Don’t bring work home and don’t bring your home to work. It’s an old saying but oh so true. You can be mad at your employer or your co-worker or even the environment in which you work.  Just because your work environment may not be perfect and sterile doesn’t mean your house will be when you get there. But notice how your cabinets are stocked or how there is someone waiting inside the door for you. Just because your co-worker had something slick to say to your boss behind your back doesn’t mean your partner is doing the same thing. Quit being paranoid and over zealous it’s just unnecessary aggravation to your atmosphere and to the people you interact with that are supposed to mean so much more to you than any stupid on the job person.
Last, be gentle — in controlling my emotions. Someone can piss me off or hurt me all day long but how I choose to react or use that energy is my decision. I’m not saying that I can go around hurting people and saying well it’s not my problem because they can’t handle it. No, I am saying be gentle with people and even if you do cross someone or hurt someone make sure you know where you were coming from. Make sure to apologize for the moments. You are human and do sling mud or let hate come out. Be at peace though after you do make that mends. For example, my friend could tell me that they are making a choice I am firmly against. I can be open honest and share my reasons without apology. I can also choose not to judge my friend even though our views different but if my friend responds in anger or judgement for my beliefs, then I have to remember that is the way they are dealing with what I said and let it go.

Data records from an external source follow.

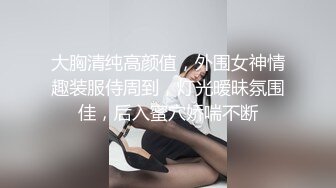 【OnlyFans】黑珍珠美女 AmiraWest 最全合集 113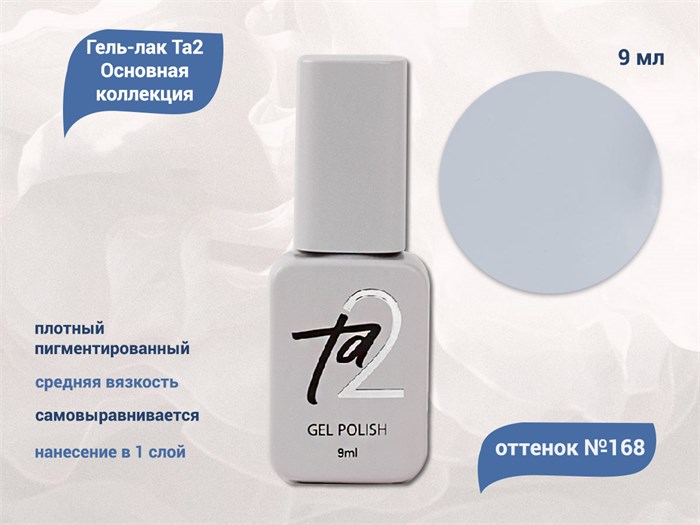 Гель-лак Ta2 Основная коллекция №168, 9 мл TA2-CGP168 - фото 522400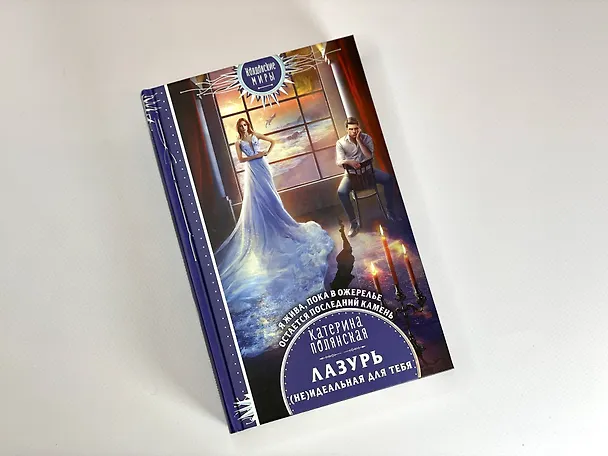 Книга Лазурь. (Не)Идеальная для тебя (Катерина Полянская) — 6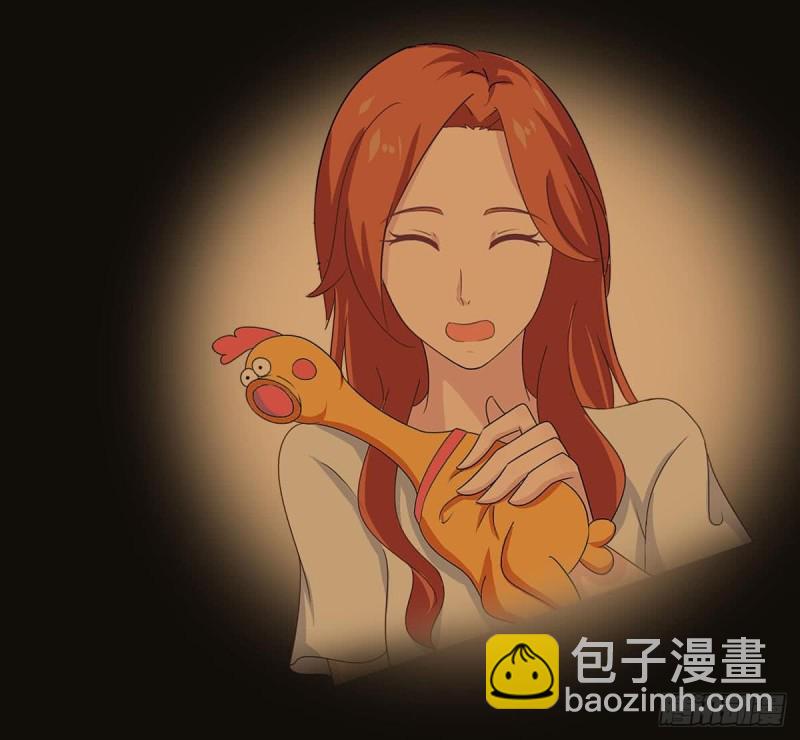 《总裁的一周恋人》第105话 最后再见你一次 第48页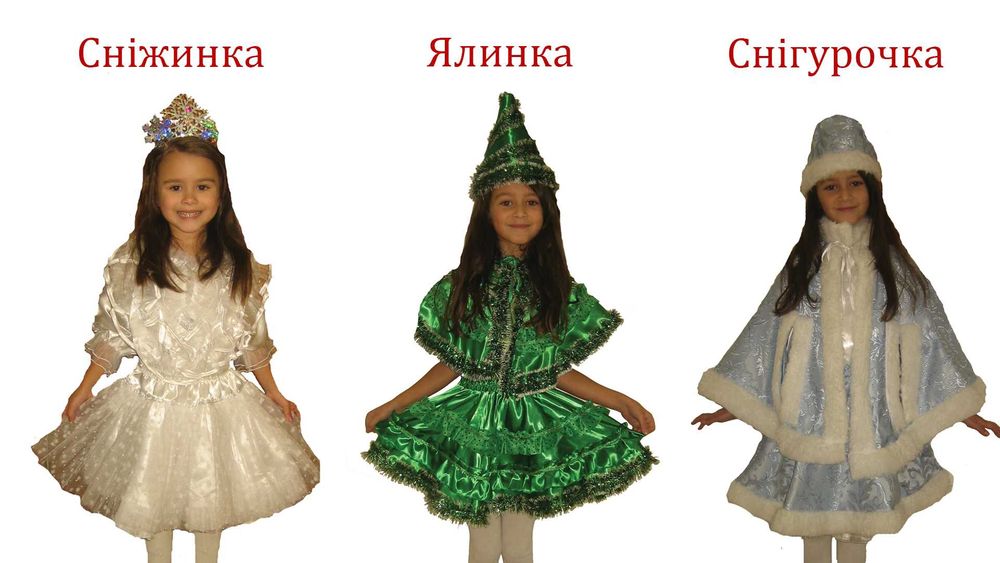 Продам костюм Снігурочки, ялинки , ельфа , сніжинки, цукерки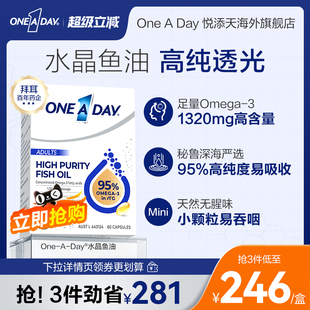 拜耳OneADay水晶鱼油95%高纯omega3深海鱼油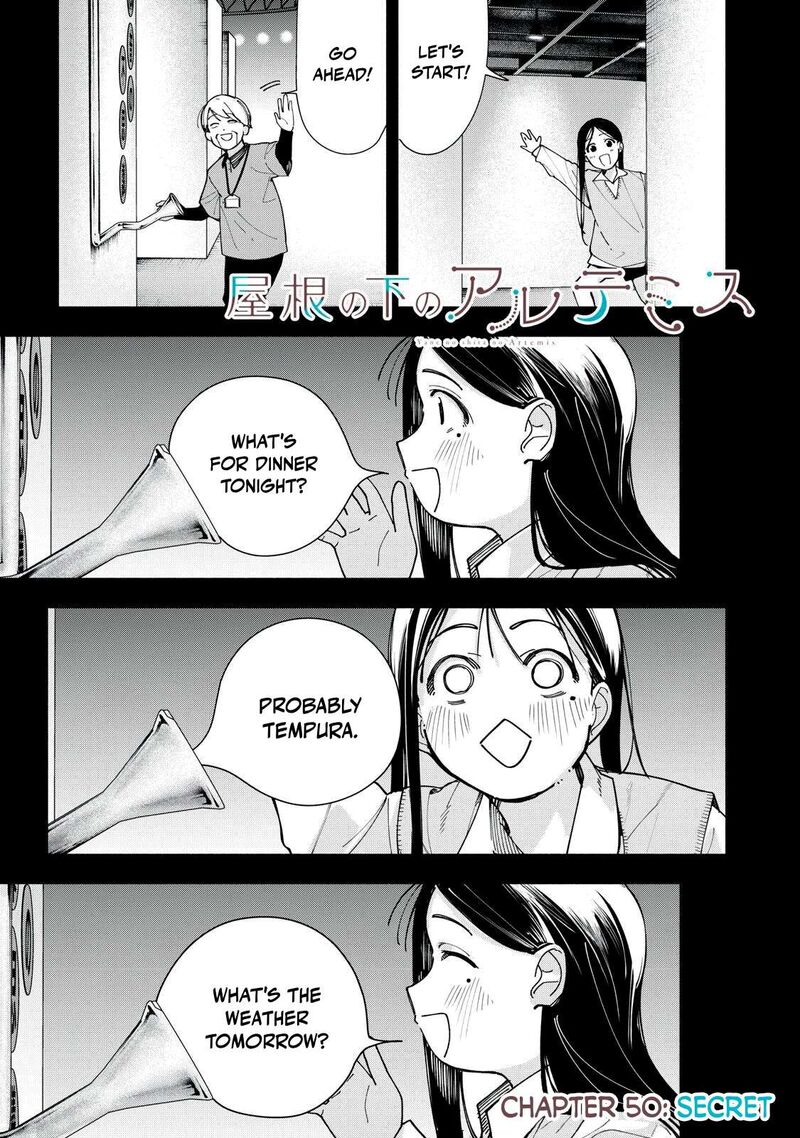 Yane No Shita No Artemis 50 1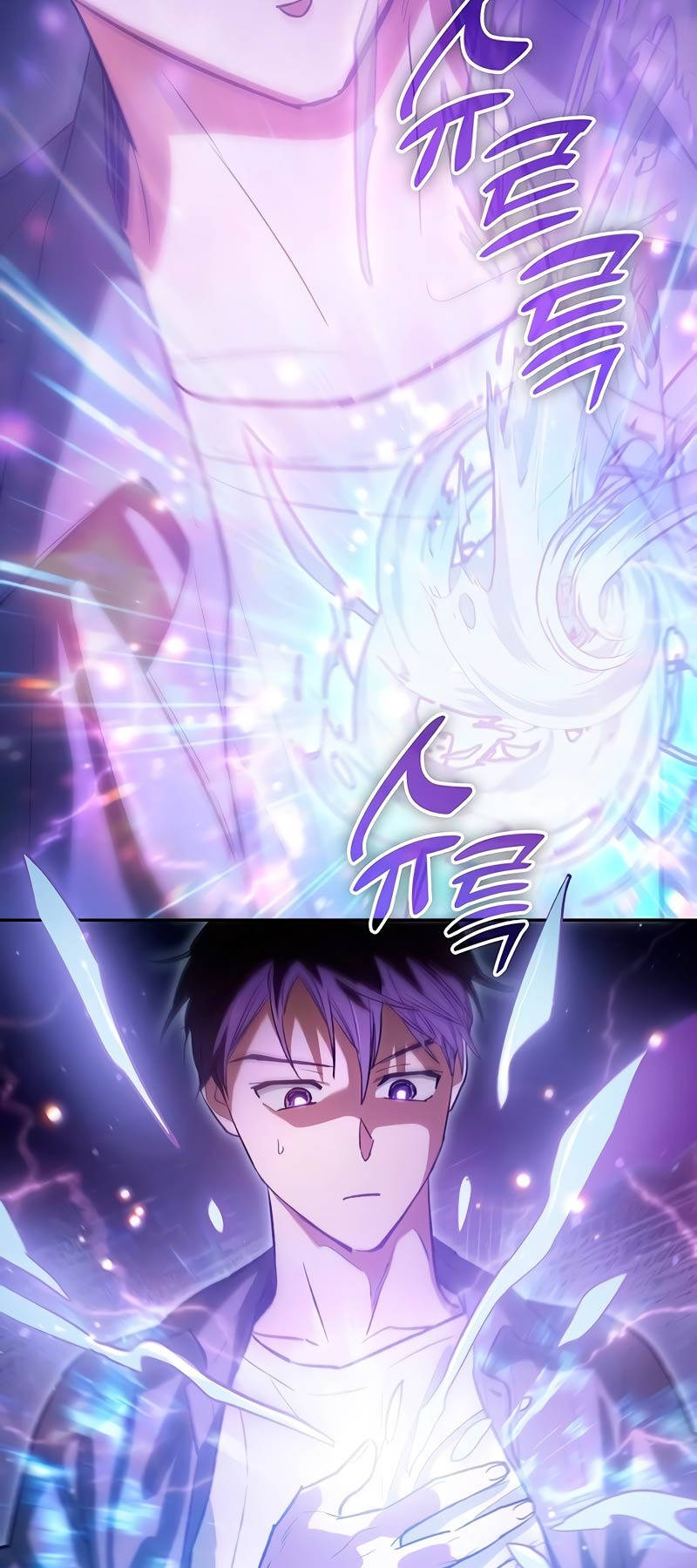 Những Ranker Cấp S Mà Tôi Nuôi Dưỡng Chap 135 - Next Chap 136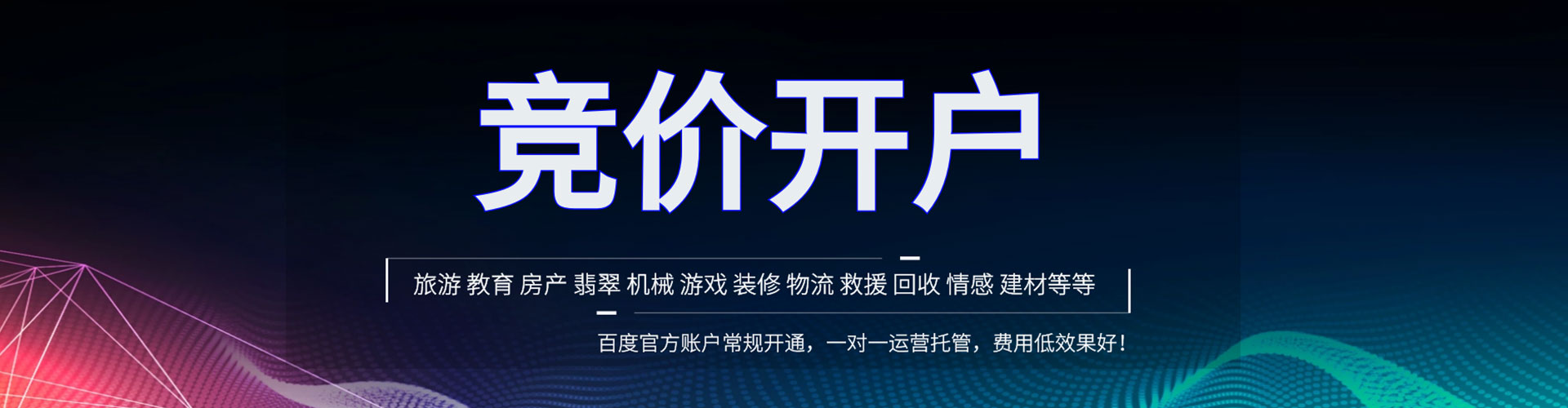 望奎百度推广竞价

I could argue their statement and views and judgement or I could simply see that this is the way they are choosing to look at the situation, (their situation) and that to argue their perception would be futile.

So I simply say, “I’m sorry you feel that way about the situation.”

Taking this attitude does not make you cold or emotionless. This saves your peace. It saves potential unnecessary arguing and potential hurt feelings or even ruined relationships.

If my friend is truly my friend they will take their opinion which is different than mine and see they are different and we can move forward.

But someone who hasn’t learned to take responsibility for their emotions may say that by not getting emotionally involved in their situation or your lack of support for their side is heartless. I assure you it is not!

Be confident. Be true to yourself. Be gentle with others. Don’t ruin your happiness by rolling in mud.
Will it matter in a year?  Probably not.